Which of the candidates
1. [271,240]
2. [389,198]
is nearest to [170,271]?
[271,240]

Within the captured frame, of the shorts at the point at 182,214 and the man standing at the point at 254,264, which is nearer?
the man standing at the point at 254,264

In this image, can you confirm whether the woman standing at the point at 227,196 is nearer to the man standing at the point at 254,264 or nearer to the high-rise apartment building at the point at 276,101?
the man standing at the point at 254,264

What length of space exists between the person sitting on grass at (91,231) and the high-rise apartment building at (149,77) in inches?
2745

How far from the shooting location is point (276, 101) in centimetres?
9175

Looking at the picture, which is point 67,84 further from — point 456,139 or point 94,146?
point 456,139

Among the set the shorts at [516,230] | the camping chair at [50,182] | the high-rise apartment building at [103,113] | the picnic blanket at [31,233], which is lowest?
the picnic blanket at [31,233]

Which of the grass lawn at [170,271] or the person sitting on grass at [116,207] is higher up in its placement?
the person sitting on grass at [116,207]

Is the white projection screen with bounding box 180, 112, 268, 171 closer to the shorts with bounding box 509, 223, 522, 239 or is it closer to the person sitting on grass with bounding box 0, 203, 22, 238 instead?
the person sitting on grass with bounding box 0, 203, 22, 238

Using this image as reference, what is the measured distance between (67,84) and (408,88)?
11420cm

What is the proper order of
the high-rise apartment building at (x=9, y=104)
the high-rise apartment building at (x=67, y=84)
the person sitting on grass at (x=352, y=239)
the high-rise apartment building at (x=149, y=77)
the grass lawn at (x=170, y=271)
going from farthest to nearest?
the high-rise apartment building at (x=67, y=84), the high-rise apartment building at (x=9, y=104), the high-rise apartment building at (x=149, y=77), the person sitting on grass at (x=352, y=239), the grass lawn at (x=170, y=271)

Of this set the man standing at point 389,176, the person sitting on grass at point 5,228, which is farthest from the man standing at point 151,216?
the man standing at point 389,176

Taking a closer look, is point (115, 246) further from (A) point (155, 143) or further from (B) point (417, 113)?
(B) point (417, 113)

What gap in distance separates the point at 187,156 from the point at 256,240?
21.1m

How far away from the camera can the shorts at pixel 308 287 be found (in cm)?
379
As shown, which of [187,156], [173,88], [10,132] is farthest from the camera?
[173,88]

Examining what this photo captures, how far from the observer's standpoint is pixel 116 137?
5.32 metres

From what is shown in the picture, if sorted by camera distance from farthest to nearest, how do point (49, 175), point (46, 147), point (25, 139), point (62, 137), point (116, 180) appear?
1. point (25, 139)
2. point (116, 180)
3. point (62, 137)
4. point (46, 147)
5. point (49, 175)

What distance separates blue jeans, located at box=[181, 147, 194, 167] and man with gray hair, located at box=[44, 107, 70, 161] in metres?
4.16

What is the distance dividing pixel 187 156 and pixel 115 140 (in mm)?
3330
------------------------------------
#### [Your objective]
Turn every line of the listing above into an item of one numbered list, dropping the blank lines.

#### [Reply to the exercise]
1. Which of the candidates
2. 1. [271,240]
3. 2. [389,198]
4. is nearest to [170,271]?
5. [271,240]
6. Within the captured frame, of the shorts at the point at 182,214 and the man standing at the point at 254,264, which is nearer?
7. the man standing at the point at 254,264
8. In this image, can you confirm whether the woman standing at the point at 227,196 is nearer to the man standing at the point at 254,264 or nearer to the high-rise apartment building at the point at 276,101?
9. the man standing at the point at 254,264
10. What length of space exists between the person sitting on grass at (91,231) and the high-rise apartment building at (149,77) in inches?
11. 2745
12. How far from the shooting location is point (276, 101) in centimetres?
13. 9175
14. Looking at the picture, which is point 67,84 further from — point 456,139 or point 94,146?
15. point 456,139
16. Among the set the shorts at [516,230] | the camping chair at [50,182] | the high-rise apartment building at [103,113] | the picnic blanket at [31,233], which is lowest?
17. the picnic blanket at [31,233]
18. Which of the grass lawn at [170,271] or the person sitting on grass at [116,207] is higher up in its placement?
19. the person sitting on grass at [116,207]
20. Is the white projection screen with bounding box 180, 112, 268, 171 closer to the shorts with bounding box 509, 223, 522, 239 or is it closer to the person sitting on grass with bounding box 0, 203, 22, 238 instead?
21. the person sitting on grass with bounding box 0, 203, 22, 238
22. Using this image as reference, what is the measured distance between (67,84) and (408,88)?
23. 11420cm
24. What is the proper order of
25. the high-rise apartment building at (x=9, y=104)
26. the high-rise apartment building at (x=67, y=84)
27. the person sitting on grass at (x=352, y=239)
28. the high-rise apartment building at (x=149, y=77)
29. the grass lawn at (x=170, y=271)
30. going from farthest to nearest?
31. the high-rise apartment building at (x=67, y=84), the high-rise apartment building at (x=9, y=104), the high-rise apartment building at (x=149, y=77), the person sitting on grass at (x=352, y=239), the grass lawn at (x=170, y=271)
32. Of this set the man standing at point 389,176, the person sitting on grass at point 5,228, which is farthest from the man standing at point 151,216?
33. the man standing at point 389,176
34. Taking a closer look, is point (115, 246) further from (A) point (155, 143) or further from (B) point (417, 113)?
35. (B) point (417, 113)
36. What gap in distance separates the point at 187,156 from the point at 256,240?
37. 21.1m
38. How far away from the camera can the shorts at pixel 308 287 be found (in cm)?
39. 379
40. As shown, which of [187,156], [173,88], [10,132] is farthest from the camera?
41. [173,88]
42. Examining what this photo captures, how far from the observer's standpoint is pixel 116 137?
43. 5.32 metres
44. From what is shown in the picture, if sorted by camera distance from farthest to nearest, how do point (49, 175), point (46, 147), point (25, 139), point (62, 137), point (116, 180) appear?
45. 1. point (25, 139)
46. 2. point (116, 180)
47. 3. point (62, 137)
48. 4. point (46, 147)
49. 5. point (49, 175)
50. What distance separates blue jeans, located at box=[181, 147, 194, 167] and man with gray hair, located at box=[44, 107, 70, 161] in metres?
51. 4.16
52. What is the distance dividing pixel 187 156 and pixel 115 140 (in mm)?
53. 3330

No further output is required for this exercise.